**Given text**
------------------------------
First loose end: Player selection left out many big names. Even if you accept choosing between Ruth or Gehrig as your biggest star, where’s Yankees Ace Lefty Gomez? He appears on a Goudey 1935 photo premium, yet none of their Big League Gum cards.
1935 Goudey Big League Gum premium (R309-2)
Many big names went missing, like New York ace Carl Hubbell and St. Louis stars Joe Medwick, Ripper Collins, and Daffy Dean. Future HOFers Gabby Hartnett and Billy Herman led the Cubs to an NL pennant in 1935, so were also missed by Chicago fans.
At least one prominent 1935 rookie (Cy Blanton) appeared in Big League Gum, so I mocked up a card for three that didn’t, Phil Cavarretta, Rip Radcliff, and Lew Riggs. Frenchy Bordagaray gets in on the strength of his facial hair alone. Goudey’s many omissions loom large over such a small set. And speaking of things left out…
Second loose end: Goudey’s name and Big League Gum appear nowhere on the card itself. This represents a big change to their earlier, text-heavy sets. Compare 1934 bios (left) to 1935 puzzle pieces (right).
You might already know Goudey licensed portions of 1933 and 1934 Big League Gum sets to their Quebec partner, World Wide Gum, for Canadian printing and distribution. Each of those cards proclaimed its Montreal origins, just as American sets came from Boston. (I wrote more about these cross-border sets in 2019.)
1934 Big League Gum card backs, Canada (left) and USA (right)
So why leave out all this info for 1935 cards? I think the reason Goudey omitted it will sound outlandish, yet serves their goal of making money during a tough financial era. They wanted to hide the set’s country of origin and sell to fans on each side of our northern border without paying import costs.
1934-36 National Chicle Batter-Up Gum (blank back)
------------------------------
**Supplied information**
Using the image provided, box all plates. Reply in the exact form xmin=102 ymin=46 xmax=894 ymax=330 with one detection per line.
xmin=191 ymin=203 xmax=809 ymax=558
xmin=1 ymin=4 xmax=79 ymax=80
------------------------------
**Exercise tasks**
[a] In the piece on Goudey's 1935 Big League Gum cards, which three 1935 rookies did the writer make mock-up cards for?
[b] Carry the piece on Goudey's 1935 Big League Gum cards forward from the point where it stops.

**Expected responses**
[a] Phil Cavarretta, Rip Radcliff, and Lew Riggs.

[b]
If this seems like a reach, remember that National Chicle published two sets in 1934 and one of them, Batter-Up Gum, also lacked attribution. Did Goudey follow their competition’s lead selling these cards in multiple countries?
Excerpt from The Story of the Great Lakes in 8 Maps
American Prohibition, an era rife with border smuggling, ended in late 1933 and some no doubt continued moving other goods by land, boat, or air across our Great Lakes. MLB towns Chicago, Detroit, and Cleveland all offer land or waterway routes to Canada, as do International League baseball cities Toronto and Buffalo. Obscuring a set’s origin would enable Goudey or National Chicle to print cards wherever proved cheapest and evade import costs at their eventual point of sale. (Canada’s higher dependence on exports could also be why this made sense.)
Big League Gum wrappers, 1934 Goudey (left) and
undated World Wide Gum (right)
While there are no World Wide Gum wrappers dated as 1935, this design echoes Goudey’s 1934 look without specifying a year, so could be from later. Did they wrap them around 1935 Big League Gum cards up north?
1936 Big League Gum (cataloged R322) also omits company name and country of origin, so perhaps Goudey succeeded in cutting costs and decided to keep their scheme running for another year.
To add more spice to our soup, recall that O-Pee-Chee released their debut Canadian baseball set in spring 1937, just as National Chicle declared bankruptcy.
1937 O-Pee-Chee baseball (cataloged V300)
These cards use die-cut folds along each player profile, making them close cousins to 1934-36 Batter-Up Gum. Perhaps OPC printed it first for National Chicle and then sold the set themselves when their American partner folded.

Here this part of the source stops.